Just beware though that the "little annoyances" do add up.
Regarding your last point on closing the faucet, maybe it would be good to point out to them when you catch them not doing it. BUT, don't yell at them. Talk to them nicely and let them know how you have actually helped them close it so many times already. Let them know that this is a give and take world.
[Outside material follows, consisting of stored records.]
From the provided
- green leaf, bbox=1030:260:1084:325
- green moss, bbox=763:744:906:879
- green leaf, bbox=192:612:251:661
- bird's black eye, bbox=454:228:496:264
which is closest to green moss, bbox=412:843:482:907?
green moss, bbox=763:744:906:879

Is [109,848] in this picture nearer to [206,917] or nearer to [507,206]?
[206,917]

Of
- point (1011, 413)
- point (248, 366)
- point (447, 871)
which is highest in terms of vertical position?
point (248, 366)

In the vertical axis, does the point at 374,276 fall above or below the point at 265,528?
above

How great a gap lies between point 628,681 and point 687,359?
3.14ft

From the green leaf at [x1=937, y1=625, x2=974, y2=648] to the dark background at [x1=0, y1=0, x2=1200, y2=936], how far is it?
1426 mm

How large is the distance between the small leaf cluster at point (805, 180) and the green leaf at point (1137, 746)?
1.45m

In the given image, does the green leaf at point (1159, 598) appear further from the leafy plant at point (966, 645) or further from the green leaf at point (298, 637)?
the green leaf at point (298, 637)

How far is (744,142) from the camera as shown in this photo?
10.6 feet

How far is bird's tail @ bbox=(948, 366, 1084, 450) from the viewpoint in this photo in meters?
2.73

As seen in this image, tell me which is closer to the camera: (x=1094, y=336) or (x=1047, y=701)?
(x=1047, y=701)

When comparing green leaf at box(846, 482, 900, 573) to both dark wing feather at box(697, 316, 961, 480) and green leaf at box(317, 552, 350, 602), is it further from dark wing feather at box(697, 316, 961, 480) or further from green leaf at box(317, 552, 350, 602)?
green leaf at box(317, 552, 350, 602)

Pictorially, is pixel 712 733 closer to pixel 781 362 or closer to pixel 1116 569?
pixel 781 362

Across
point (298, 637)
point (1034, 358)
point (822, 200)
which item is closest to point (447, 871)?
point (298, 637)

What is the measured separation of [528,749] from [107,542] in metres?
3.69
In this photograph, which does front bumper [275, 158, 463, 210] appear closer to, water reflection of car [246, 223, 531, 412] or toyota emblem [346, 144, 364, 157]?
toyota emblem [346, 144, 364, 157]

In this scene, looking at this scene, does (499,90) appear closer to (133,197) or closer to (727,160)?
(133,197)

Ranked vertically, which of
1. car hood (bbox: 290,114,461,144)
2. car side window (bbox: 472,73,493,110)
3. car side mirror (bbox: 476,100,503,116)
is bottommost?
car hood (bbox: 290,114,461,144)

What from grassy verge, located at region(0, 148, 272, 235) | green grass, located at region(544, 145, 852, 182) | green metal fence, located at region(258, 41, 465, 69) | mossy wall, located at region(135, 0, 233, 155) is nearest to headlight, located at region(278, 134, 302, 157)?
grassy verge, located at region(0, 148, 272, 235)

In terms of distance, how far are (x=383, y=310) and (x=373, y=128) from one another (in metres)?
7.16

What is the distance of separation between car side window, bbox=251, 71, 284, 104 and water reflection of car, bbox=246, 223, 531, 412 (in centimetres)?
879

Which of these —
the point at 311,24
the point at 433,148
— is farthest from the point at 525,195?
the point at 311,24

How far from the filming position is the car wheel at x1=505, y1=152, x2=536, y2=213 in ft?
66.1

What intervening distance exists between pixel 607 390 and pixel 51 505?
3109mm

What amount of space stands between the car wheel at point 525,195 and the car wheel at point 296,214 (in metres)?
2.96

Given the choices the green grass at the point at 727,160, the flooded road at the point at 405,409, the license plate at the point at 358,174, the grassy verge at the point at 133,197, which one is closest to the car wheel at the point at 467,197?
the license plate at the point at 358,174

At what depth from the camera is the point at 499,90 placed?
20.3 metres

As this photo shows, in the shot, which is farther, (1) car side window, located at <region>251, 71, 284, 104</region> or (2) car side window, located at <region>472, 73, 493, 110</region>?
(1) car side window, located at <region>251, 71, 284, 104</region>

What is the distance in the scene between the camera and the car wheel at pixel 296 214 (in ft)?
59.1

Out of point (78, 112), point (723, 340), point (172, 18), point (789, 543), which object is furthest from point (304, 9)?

It doesn't hurt to be nice to one another.
@lordwarwizard (35747)
• Singapore
8 Mar 09
Maybe it is time to try cooking some cooling herbal soups for your family so that everyone will get worked up less often.
@hotsummer (13837)
• Philippines
8 Mar 09
yeah i do remind them with calm voice usually at first. but they will just reply back that i do that the same thing too and so i should not point things out like that cause i should be blamed also. i do believe or agree that little annoyances do add up. cause i think that is the reason sometimes why i yell sometimes cause they will start a fight when i remind them that they forget things. and so they don't want to be reminded and so i just remain quiet now cause i don't want them think that i am waiting behind their back to commit a mistake. given the fact that my family are the big mouth people and me the one that inherited the gene of my father which is the quiet one. and so the people here are really annoying i may say and there is no point to tell them their mistake. and only when i get fed up again that i talk again. but that too i try to control though i am or not the cause of the problem cause i feel that though i think that i don't talk or yell much as them but still i think that if i talk back in a way they get affected too and i don't want in any way make them feel bad by talking back. i just accept the fact that they just don't want to be corrected. i guess patience is more important and just hope that they will not be that hot headed as they usually are.